Mini-batching error after registering MuData .varm field with custom scvi-tools model

Hi there,

I’m trying to build a custom scvi-tools model using the Pyro backend that reads information from a MuData object, including some data from a MuData .varm field. I’ve extended the BaseModelClass with PyroSviTrainMixin and things were going smoothly until I tried to register a custom MuDataVarmField.

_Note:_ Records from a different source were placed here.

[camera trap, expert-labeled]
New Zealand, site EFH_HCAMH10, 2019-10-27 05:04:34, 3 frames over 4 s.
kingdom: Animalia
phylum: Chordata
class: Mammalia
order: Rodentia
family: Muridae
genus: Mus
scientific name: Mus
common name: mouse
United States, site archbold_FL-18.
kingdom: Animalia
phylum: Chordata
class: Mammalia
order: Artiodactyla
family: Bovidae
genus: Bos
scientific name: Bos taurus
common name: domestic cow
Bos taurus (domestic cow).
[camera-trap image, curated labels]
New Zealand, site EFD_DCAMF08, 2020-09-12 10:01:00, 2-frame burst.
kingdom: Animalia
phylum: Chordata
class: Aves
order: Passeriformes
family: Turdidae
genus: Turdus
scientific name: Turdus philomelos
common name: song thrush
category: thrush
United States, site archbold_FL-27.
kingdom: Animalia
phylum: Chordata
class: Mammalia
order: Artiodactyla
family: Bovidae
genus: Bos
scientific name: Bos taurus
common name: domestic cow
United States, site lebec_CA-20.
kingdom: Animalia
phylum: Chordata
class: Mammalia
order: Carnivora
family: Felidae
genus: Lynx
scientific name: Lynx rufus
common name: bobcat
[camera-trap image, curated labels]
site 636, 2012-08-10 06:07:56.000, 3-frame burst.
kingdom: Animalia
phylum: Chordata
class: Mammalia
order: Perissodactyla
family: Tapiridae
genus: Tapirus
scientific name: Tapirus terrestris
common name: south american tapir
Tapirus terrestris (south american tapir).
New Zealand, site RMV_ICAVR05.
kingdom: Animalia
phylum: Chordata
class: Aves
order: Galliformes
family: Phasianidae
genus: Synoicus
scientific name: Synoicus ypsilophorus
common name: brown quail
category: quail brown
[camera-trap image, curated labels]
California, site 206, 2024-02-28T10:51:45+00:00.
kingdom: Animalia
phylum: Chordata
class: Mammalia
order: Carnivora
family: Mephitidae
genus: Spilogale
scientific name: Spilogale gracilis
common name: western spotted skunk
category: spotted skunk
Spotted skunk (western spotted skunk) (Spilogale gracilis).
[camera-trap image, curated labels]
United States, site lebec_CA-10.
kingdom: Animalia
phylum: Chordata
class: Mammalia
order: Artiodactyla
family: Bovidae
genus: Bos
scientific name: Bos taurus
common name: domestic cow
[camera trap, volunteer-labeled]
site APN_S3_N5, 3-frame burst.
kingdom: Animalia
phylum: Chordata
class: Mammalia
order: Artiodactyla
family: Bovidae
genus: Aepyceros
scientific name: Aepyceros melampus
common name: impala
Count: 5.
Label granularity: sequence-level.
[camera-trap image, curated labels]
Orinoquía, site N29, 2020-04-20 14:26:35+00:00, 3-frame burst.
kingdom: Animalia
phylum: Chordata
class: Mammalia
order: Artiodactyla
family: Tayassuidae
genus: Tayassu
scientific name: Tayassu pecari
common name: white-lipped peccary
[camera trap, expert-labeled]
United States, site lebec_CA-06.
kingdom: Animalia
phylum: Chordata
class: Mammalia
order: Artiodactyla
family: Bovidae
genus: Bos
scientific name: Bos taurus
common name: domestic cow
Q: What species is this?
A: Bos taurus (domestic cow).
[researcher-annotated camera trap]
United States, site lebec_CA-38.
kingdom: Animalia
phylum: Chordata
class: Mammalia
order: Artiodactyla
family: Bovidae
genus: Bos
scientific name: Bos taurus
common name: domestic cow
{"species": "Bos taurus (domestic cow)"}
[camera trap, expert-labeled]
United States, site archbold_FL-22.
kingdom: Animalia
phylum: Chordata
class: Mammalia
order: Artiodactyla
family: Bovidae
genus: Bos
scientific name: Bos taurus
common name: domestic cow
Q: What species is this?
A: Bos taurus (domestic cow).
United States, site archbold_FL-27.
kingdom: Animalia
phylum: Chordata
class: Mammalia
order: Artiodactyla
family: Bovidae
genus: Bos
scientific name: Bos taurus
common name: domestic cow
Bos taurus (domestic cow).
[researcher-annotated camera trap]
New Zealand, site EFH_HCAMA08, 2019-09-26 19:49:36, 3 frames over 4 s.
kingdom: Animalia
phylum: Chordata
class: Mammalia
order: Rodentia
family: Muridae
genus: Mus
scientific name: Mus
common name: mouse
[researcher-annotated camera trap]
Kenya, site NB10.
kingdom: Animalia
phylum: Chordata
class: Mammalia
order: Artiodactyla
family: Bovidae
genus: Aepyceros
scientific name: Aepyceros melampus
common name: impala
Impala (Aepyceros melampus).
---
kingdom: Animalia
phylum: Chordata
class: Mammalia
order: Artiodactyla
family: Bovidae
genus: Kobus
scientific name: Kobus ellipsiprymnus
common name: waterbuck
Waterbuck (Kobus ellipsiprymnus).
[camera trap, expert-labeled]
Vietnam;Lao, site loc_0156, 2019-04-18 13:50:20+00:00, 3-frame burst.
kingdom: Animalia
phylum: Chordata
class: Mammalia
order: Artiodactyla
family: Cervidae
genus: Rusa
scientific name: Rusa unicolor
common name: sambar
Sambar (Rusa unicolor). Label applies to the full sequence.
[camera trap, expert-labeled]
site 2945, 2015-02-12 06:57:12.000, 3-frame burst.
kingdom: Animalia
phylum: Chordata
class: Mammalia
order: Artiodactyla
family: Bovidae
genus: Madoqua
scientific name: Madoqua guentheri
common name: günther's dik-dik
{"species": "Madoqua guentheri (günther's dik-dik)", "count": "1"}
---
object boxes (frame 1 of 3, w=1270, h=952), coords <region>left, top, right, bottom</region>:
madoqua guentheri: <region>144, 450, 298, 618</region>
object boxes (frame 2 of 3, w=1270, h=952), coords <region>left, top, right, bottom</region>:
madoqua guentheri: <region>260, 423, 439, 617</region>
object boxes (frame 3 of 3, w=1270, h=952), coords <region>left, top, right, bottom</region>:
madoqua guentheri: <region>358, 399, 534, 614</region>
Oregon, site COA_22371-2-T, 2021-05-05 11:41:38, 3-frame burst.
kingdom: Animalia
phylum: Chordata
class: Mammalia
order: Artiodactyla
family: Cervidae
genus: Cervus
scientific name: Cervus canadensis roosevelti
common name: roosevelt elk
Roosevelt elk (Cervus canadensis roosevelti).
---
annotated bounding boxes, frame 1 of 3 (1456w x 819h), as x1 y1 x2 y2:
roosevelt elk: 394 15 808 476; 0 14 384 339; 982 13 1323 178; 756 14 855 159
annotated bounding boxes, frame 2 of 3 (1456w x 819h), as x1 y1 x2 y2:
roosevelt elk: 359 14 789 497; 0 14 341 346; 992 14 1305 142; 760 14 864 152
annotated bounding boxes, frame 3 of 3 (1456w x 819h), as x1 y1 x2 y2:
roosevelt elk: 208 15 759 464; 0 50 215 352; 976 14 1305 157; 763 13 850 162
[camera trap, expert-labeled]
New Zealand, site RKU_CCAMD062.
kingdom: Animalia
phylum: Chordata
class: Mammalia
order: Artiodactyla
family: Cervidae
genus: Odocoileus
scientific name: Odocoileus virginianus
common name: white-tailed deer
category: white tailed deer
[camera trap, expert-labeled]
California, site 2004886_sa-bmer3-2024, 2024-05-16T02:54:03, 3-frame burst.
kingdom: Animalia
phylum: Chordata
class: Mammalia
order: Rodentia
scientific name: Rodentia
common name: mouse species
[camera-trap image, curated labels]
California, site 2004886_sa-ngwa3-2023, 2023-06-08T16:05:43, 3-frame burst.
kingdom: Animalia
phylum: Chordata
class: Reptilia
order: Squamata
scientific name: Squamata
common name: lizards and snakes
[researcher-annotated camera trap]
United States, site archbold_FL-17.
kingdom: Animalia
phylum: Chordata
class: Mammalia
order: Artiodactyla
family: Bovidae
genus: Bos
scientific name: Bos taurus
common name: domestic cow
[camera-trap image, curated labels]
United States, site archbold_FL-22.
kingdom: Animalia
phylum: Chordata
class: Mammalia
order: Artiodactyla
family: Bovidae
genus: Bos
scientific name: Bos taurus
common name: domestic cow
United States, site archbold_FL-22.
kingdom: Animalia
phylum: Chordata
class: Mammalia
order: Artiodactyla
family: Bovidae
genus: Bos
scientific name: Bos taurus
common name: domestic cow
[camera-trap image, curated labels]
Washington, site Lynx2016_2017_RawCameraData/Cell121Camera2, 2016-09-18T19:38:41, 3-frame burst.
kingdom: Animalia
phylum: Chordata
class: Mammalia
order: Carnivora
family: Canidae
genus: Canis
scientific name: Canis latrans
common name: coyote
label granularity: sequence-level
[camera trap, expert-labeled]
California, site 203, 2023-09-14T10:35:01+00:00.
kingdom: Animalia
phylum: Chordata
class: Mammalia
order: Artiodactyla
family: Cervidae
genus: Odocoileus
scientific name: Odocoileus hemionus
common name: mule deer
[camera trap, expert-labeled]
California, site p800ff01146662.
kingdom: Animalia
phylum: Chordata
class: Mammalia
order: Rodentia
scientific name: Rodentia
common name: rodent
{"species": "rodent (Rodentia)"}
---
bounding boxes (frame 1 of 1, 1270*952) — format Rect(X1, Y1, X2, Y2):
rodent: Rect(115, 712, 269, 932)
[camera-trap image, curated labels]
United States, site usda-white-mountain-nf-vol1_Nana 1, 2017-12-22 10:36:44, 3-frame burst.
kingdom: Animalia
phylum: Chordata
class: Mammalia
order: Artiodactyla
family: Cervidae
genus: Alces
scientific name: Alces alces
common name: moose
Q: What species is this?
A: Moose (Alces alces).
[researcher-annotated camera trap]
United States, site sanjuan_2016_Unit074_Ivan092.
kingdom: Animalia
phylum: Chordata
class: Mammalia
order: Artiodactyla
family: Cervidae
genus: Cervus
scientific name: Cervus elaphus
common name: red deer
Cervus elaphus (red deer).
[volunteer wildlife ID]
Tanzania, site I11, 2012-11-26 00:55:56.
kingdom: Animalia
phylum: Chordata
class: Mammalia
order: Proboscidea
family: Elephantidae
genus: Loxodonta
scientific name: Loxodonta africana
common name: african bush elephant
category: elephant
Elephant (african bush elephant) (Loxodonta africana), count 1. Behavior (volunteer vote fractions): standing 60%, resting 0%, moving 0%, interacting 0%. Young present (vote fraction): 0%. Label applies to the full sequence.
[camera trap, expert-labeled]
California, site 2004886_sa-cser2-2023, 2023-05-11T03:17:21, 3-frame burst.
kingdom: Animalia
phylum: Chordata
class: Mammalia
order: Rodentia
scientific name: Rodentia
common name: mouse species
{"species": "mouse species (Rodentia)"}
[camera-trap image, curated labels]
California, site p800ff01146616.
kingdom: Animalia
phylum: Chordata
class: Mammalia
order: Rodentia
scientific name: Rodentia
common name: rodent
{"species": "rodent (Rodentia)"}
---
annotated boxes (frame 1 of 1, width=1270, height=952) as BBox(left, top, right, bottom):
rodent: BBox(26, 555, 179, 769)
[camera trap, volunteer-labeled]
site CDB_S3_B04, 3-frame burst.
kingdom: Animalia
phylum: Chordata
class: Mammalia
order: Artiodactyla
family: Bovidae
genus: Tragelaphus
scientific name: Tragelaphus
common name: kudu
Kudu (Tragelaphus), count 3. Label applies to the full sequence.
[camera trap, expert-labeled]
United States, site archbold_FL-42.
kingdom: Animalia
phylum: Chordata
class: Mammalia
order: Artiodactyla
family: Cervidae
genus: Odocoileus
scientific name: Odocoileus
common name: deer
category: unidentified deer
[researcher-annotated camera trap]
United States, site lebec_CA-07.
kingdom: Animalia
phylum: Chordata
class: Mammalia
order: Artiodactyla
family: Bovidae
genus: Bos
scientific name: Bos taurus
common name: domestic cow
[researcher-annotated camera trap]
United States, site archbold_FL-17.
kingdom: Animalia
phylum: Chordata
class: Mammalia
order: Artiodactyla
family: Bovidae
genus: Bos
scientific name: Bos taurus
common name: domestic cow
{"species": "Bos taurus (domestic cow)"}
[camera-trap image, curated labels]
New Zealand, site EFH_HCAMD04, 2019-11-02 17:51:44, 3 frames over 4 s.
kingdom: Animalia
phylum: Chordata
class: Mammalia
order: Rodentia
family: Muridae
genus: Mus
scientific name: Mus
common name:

The field gets added to the registry just fine, but when I try to train my module using the default train() function provided by PyroSviTrainMixin, the code breaks because (apparently) it tries to provide minibatch indices to the .varm field I’ve registered. For example:

IndexError:  index 46328 is out of bounds for axis 0 with size 30

Is there any way to tell the model to not minibatch this field (which is 30 x 10 for this example) during training? Or if not, could someone point me to which class/method I’d need to override to add this functionality? I’m pretty new to using scvi-tools as well as the Lightning data loader stuff so hoping that someone with more experience might have a quick answer to this :sweat_smile:

Hi, thank you for using scvi-tools!

One way to achieve this would be to modify PyroSviTrainMixin.train to pass in the data_and_attributes argument similar to how it is done here. This dictionary should contain the registry keys and corresponding dtypes for the fields that you would like to be mini-batched, and the DataSplitter will just load those. Hope this helps!